# TASK INPUT start

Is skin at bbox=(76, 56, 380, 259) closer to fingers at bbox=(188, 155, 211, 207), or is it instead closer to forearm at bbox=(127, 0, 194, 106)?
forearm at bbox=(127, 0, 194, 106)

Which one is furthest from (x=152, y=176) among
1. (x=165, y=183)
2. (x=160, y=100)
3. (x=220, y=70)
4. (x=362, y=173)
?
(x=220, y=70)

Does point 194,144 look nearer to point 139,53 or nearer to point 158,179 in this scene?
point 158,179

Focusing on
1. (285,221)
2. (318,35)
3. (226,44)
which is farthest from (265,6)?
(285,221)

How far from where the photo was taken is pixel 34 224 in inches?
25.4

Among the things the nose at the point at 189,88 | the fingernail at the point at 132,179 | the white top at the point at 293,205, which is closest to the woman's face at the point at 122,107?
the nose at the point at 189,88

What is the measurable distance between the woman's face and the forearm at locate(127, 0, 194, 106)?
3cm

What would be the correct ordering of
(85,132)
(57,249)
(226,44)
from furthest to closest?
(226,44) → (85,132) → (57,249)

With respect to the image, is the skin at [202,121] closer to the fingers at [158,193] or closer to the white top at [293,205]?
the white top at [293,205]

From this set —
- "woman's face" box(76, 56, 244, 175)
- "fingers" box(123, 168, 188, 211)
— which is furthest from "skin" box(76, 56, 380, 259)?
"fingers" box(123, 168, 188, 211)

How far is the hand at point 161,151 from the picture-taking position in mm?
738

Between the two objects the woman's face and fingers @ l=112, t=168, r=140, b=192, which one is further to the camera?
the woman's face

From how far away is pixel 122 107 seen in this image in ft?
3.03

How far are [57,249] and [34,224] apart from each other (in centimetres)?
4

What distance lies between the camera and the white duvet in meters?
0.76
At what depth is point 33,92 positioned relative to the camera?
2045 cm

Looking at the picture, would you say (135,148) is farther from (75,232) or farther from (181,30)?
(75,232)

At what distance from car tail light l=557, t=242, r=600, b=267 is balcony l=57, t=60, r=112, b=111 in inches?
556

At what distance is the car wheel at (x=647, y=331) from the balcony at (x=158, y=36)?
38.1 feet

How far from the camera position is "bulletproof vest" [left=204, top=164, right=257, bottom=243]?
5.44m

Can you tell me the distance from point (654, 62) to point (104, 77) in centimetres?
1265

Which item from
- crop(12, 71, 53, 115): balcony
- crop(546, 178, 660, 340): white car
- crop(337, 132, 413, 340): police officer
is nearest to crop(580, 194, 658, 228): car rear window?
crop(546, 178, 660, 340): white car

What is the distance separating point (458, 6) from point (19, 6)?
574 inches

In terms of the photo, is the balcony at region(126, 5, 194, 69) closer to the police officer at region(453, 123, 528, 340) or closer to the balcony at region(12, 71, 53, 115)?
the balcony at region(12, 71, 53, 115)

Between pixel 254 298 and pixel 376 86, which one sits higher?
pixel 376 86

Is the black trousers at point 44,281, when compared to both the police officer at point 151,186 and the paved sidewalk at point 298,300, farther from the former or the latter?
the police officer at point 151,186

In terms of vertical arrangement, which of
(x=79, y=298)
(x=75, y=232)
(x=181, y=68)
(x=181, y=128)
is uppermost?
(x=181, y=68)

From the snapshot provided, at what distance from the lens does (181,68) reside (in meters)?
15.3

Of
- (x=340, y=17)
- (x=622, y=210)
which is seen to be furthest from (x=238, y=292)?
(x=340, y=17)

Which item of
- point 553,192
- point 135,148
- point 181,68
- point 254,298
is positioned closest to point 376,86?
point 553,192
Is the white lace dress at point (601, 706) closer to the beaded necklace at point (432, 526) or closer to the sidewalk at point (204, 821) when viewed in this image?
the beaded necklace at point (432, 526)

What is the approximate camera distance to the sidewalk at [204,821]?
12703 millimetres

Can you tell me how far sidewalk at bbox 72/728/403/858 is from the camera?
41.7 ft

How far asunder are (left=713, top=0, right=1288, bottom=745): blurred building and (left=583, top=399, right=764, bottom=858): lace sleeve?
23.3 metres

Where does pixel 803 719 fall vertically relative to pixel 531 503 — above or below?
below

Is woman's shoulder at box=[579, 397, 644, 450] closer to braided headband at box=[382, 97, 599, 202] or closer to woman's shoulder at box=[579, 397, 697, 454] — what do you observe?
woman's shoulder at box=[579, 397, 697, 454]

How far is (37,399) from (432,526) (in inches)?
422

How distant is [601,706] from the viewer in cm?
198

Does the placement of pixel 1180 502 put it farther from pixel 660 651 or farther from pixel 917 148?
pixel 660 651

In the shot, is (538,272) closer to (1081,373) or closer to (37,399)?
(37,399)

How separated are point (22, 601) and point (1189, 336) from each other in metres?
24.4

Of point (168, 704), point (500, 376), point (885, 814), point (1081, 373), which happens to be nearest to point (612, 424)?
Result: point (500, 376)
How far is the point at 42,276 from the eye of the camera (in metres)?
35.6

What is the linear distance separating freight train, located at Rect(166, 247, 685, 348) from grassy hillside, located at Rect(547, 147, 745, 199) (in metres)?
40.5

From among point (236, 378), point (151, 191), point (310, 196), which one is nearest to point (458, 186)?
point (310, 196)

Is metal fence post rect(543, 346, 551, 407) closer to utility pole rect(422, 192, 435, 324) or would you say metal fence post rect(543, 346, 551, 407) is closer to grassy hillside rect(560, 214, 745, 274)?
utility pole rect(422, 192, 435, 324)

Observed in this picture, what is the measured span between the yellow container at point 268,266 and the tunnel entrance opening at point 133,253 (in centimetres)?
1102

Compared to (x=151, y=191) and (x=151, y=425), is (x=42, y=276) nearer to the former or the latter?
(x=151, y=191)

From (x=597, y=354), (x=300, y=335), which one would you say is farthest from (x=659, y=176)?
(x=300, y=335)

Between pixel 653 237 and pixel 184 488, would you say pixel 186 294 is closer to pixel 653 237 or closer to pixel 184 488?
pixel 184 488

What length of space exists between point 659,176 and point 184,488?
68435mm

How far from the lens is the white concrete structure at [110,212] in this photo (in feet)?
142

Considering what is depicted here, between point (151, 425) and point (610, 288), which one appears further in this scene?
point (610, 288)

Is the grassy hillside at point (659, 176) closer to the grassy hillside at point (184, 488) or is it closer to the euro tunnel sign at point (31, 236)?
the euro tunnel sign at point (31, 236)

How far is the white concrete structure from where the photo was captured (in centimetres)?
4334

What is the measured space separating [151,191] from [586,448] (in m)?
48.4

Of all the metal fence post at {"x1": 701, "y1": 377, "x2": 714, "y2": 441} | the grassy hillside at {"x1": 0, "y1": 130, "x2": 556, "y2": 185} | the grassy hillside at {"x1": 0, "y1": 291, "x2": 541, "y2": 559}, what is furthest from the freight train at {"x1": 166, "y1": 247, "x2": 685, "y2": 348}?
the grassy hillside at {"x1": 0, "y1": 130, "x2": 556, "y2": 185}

# TASK INPUT end

● REQUEST:
Give back exactly the lines from the one containing "Is metal fence" to the end of the material, both ends included.

● TASK ANSWER:
Is metal fence post rect(543, 346, 551, 407) closer to utility pole rect(422, 192, 435, 324) or would you say metal fence post rect(543, 346, 551, 407) is closer to grassy hillside rect(560, 214, 745, 274)?
utility pole rect(422, 192, 435, 324)

Observed in this picture, what is the measured span between the yellow container at point 268,266 and the tunnel entrance opening at point 133,253 (in centimetres)?
1102

Compared to (x=151, y=191) and (x=151, y=425), is (x=42, y=276) nearer to the former or the latter?
(x=151, y=191)

From (x=597, y=354), (x=300, y=335), which one would you say is farthest from (x=659, y=176)?
(x=300, y=335)

Between pixel 653 237 and pixel 184 488, would you say pixel 186 294 is closer to pixel 653 237 or closer to pixel 184 488?
pixel 184 488

What length of space exists between point 659,176 and point 184,488?
68435mm

How far from the lens is the white concrete structure at [110,212] in this photo (in feet)?
142

Considering what is depicted here, between point (151, 425) and point (610, 288), which one appears further in this scene?
point (610, 288)

Is the grassy hillside at point (659, 176) closer to the grassy hillside at point (184, 488) or is it closer to the euro tunnel sign at point (31, 236)?
the euro tunnel sign at point (31, 236)

How far is the white concrete structure from where the photo was captured (in centimetres)?
4334

What is the measured space separating [151,191] from [586,448] (in m)?
48.4

Of all the metal fence post at {"x1": 701, "y1": 377, "x2": 714, "y2": 441} | the grassy hillside at {"x1": 0, "y1": 130, "x2": 556, "y2": 185} | the grassy hillside at {"x1": 0, "y1": 291, "x2": 541, "y2": 559}, what is furthest from the freight train at {"x1": 166, "y1": 247, "x2": 685, "y2": 348}?
the grassy hillside at {"x1": 0, "y1": 130, "x2": 556, "y2": 185}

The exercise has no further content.